Protesters in Sucre, Bolivia, marched against fraud in the October 2019 election. (Credit: Shutterstock.com)

Whatever happened in the tangled, court-involved, election mess that if nothing else reaffirmed the popularity of leader Evo Morales in Bolivia, a Washington University in St. Louis faculty member says the country has propped up a new leader in what amounts to a military coup.

“I see these events as a military coup,” said Bret Gustafson, associate professor of sociocultural anthropology in Arts & Sciences. His book, Bolivia in the Age of Gas, is scheduled to be published by Duke University Press in summer 2020. “While the military did not seize power itself, the military forced the resignation of Morales. By any definition, that’s a coup.”


The South American nation was thrown into chaos after a chain of events that all started with Morales getting the Bolivian supreme constitutional court to overturn term limits in 2016. Elections on Oct. 20, wherein the top vote-getter was required to win by a 10% margin, ended in fraud allegations and burned ballots — the Organization of American States found irregularities when auditing votes and couldn’t certify the election, Gustafson said.

“A few days later, in the absence of a quorum in Congress, an opposition senator named Jeanine Añez Chávez declared herself the president,” Gustafson said. “At this time, there are still protests going on, now by the backers of Evo Morales, opposing the new self-declared president. The new president is supposed to call for elections within 90 days.” Añez’s party finished fourth in the elections, with little more than 4% of the votes, he added.

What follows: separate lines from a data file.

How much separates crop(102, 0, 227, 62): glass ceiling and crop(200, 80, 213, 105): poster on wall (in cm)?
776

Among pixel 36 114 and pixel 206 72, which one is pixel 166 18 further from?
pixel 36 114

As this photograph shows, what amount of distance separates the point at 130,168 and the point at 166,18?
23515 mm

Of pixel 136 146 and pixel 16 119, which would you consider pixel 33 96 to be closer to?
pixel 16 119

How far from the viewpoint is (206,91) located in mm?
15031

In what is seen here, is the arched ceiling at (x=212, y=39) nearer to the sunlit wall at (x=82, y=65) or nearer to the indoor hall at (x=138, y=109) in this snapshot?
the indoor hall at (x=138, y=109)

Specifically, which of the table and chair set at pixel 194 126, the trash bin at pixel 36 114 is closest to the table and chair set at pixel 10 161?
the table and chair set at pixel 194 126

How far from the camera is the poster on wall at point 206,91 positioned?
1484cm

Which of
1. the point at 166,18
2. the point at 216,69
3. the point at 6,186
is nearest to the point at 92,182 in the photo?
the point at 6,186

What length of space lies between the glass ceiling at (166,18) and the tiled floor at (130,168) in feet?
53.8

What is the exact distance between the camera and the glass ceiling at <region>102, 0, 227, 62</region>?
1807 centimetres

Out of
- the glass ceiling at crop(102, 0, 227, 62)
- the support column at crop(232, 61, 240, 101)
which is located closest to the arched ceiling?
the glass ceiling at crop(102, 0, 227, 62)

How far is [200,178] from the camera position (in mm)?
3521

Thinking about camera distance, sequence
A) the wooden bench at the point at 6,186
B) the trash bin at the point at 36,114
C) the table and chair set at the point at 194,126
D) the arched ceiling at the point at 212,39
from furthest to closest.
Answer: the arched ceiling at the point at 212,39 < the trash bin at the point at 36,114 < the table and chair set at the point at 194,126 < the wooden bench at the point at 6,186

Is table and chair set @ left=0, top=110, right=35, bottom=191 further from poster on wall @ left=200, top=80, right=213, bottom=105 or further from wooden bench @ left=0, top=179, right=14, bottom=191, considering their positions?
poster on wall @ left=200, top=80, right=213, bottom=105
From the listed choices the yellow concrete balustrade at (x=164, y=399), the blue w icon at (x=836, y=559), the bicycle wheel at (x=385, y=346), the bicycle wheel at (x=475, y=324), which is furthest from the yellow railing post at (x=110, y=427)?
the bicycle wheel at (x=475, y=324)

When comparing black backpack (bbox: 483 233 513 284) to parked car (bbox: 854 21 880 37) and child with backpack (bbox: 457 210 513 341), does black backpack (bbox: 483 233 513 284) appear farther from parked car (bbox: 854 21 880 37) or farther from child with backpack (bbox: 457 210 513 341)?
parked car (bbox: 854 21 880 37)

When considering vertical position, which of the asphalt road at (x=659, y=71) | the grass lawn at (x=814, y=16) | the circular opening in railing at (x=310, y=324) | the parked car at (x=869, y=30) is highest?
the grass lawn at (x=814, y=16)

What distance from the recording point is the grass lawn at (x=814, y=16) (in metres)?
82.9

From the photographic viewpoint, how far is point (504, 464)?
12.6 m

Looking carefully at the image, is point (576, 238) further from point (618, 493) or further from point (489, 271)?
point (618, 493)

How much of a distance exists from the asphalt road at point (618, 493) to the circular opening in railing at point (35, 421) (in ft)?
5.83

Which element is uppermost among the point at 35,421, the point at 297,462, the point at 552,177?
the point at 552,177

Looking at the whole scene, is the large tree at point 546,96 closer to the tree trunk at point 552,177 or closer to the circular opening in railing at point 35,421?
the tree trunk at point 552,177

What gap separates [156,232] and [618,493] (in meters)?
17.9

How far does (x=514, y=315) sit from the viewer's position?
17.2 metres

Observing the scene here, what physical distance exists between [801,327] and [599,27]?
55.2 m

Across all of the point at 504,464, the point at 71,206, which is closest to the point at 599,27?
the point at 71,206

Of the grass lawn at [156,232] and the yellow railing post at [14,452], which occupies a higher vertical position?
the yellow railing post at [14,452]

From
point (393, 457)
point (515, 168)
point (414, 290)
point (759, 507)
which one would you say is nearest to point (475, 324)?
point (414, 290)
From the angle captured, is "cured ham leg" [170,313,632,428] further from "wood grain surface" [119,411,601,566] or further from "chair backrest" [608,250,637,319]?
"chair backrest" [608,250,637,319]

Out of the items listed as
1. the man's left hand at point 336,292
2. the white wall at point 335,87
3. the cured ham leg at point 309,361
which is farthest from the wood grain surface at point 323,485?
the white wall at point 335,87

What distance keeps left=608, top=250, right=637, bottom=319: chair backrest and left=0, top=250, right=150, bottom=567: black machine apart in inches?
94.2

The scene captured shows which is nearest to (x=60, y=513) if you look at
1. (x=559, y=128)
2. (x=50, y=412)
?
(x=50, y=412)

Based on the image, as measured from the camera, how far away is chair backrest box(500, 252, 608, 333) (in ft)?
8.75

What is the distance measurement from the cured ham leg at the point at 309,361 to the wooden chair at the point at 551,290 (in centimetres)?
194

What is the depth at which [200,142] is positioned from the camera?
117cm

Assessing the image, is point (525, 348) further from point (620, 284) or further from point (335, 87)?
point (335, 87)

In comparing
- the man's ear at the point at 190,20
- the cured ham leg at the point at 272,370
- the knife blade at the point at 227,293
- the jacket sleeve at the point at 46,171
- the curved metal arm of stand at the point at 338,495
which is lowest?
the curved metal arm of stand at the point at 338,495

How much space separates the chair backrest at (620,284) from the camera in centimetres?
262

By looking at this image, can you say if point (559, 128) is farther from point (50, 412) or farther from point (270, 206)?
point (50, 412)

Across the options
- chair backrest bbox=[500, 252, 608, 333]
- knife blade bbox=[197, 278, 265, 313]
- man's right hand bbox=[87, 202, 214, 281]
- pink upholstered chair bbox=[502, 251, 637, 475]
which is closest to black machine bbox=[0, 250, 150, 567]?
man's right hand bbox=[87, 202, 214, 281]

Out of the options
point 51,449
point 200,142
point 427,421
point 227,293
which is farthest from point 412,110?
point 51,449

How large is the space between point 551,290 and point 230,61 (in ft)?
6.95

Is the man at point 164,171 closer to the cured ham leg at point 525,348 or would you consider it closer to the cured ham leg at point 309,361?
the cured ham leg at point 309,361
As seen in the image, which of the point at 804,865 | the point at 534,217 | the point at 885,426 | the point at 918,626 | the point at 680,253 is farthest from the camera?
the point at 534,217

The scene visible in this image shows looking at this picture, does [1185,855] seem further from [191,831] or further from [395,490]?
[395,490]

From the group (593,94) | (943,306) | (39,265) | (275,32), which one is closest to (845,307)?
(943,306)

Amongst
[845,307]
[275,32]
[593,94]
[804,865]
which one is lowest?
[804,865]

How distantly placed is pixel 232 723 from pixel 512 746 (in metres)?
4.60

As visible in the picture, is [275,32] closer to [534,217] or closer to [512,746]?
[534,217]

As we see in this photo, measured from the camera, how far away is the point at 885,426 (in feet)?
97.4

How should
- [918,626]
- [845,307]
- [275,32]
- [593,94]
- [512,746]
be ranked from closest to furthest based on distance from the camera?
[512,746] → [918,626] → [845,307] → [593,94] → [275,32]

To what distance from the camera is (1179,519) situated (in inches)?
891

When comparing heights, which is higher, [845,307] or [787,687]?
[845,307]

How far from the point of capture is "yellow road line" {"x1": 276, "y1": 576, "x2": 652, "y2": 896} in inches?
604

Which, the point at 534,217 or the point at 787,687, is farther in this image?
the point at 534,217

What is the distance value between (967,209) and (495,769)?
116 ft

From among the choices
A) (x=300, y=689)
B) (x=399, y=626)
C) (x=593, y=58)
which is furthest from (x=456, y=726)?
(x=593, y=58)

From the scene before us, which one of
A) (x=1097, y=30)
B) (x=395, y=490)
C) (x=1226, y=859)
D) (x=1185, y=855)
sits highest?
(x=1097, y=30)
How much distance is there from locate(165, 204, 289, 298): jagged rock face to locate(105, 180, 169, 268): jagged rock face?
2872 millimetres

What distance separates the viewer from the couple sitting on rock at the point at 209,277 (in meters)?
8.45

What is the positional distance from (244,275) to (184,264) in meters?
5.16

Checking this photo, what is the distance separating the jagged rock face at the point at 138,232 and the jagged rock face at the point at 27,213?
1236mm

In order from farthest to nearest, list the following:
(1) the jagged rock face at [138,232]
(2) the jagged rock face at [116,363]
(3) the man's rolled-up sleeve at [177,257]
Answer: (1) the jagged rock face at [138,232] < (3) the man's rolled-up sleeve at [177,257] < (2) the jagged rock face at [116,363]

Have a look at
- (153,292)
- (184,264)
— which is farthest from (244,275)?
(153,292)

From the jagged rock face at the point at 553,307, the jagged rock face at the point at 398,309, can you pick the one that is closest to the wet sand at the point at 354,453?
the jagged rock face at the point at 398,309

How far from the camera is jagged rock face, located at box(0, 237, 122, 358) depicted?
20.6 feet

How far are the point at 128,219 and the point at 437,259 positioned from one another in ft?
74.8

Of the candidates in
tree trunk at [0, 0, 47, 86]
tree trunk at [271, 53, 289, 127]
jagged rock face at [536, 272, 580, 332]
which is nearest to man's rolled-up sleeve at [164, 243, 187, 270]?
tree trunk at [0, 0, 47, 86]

“The question of electoral fraud is still open,” Gustafson said. “Because many of the original ballots were burned, it will be hard to ever know if and how Morales might have been nudged over the 10% threshold through fraud. What is clear, fraud or not, is that he was still the most popular candidate.”

In what sounds similar to life imitating the art of “A Handmaid’s Tale,” the country has taken a turn toward to religious extremism.

“The new government is composed of many figures who are self-declared evangelical Christians,” Gustafson said. “Many are arguing that Morales, who was indigenous, had taken God out of government and that they want to bring God back in. Women’s rights groups, who were not necessarily big supporters of Morales, are concerned that the new regime will roll back progress on gender and sexuality rights. Other social gains made under Morales, including the redistribution of money generated by the natural gas industry, may also be at risk.

“While the government of Evo Morales and his MAS party (which ruled since 2006) had many flaws, he has done more than any other government to use public resources to address poverty.”